Excerpts from a dataset
══════════════════════════════
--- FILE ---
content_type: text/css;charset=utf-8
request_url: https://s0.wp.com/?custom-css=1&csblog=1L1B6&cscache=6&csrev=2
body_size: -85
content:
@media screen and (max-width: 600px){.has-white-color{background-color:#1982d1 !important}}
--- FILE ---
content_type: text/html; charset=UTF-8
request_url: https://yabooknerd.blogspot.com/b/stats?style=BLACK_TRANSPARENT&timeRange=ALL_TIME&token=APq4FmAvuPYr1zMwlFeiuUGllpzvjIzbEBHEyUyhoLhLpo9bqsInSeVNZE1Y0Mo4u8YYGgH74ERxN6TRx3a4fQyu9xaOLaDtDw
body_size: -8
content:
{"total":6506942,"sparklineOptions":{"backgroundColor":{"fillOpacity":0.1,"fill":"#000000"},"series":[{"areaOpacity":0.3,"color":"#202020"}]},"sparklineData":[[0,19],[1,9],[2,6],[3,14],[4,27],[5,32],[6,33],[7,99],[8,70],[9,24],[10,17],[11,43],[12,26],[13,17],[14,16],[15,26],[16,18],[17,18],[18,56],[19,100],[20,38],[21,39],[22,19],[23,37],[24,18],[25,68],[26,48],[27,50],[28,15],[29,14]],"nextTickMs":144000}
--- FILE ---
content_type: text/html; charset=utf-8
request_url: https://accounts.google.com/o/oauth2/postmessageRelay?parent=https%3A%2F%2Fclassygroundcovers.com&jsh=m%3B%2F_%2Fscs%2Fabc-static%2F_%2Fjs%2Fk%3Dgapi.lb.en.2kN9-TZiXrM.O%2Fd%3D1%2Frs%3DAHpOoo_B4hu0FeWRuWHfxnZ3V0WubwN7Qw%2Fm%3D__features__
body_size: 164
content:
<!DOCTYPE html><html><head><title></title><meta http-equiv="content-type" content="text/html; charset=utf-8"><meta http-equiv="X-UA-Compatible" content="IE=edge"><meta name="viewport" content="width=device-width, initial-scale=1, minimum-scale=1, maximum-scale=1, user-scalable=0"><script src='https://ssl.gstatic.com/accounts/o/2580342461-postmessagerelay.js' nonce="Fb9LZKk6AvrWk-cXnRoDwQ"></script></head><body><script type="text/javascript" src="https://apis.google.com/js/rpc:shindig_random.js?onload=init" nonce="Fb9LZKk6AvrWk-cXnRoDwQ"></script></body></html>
══════════════════════════════
**The task:**
Each entry must be reproduced exactly, with nothing added or dropped.

**Exercise output:**
--- FILE ---
content_type: text/css;charset=utf-8
request_url: https://s0.wp.com/?custom-css=1&csblog=1L1B6&cscache=6&csrev=2
body_size: -85
content:
@media screen and (max-width: 600px){.has-white-color{background-color:#1982d1 !important}}
--- FILE ---
content_type: text/html; charset=UTF-8
request_url: https://yabooknerd.blogspot.com/b/stats?style=BLACK_TRANSPARENT&timeRange=ALL_TIME&token=APq4FmAvuPYr1zMwlFeiuUGllpzvjIzbEBHEyUyhoLhLpo9bqsInSeVNZE1Y0Mo4u8YYGgH74ERxN6TRx3a4fQyu9xaOLaDtDw
body_size: -8
content:
{"total":6506942,"sparklineOptions":{"backgroundColor":{"fillOpacity":0.1,"fill":"#000000"},"series":[{"areaOpacity":0.3,"color":"#202020"}]},"sparklineData":[[0,19],[1,9],[2,6],[3,14],[4,27],[5,32],[6,33],[7,99],[8,70],[9,24],[10,17],[11,43],[12,26],[13,17],[14,16],[15,26],[16,18],[17,18],[18,56],[19,100],[20,38],[21,39],[22,19],[23,37],[24,18],[25,68],[26,48],[27,50],[28,15],[29,14]],"nextTickMs":144000}
--- FILE ---
content_type: text/html; charset=utf-8
request_url: https://accounts.google.com/o/oauth2/postmessageRelay?parent=https%3A%2F%2Fclassygroundcovers.com&jsh=m%3B%2F_%2Fscs%2Fabc-static%2F_%2Fjs%2Fk%3Dgapi.lb.en.2kN9-TZiXrM.O%2Fd%3D1%2Frs%3DAHpOoo_B4hu0FeWRuWHfxnZ3V0WubwN7Qw%2Fm%3D__features__
body_size: 164
content:
<!DOCTYPE html><html><head><title></title><meta http-equiv="content-type" content="text/html; charset=utf-8"><meta http-equiv="X-UA-Compatible" content="IE=edge"><meta name="viewport" content="width=device-width, initial-scale=1, minimum-scale=1, maximum-scale=1, user-scalable=0"><script src='https://ssl.gstatic.com/accounts/o/2580342461-postmessagerelay.js' nonce="Fb9LZKk6AvrWk-cXnRoDwQ"></script></head><body><script type="text/javascript" src="https://apis.google.com/js/rpc:shindig_random.js?onload=init" nonce="Fb9LZKk6AvrWk-cXnRoDwQ"></script></body></html>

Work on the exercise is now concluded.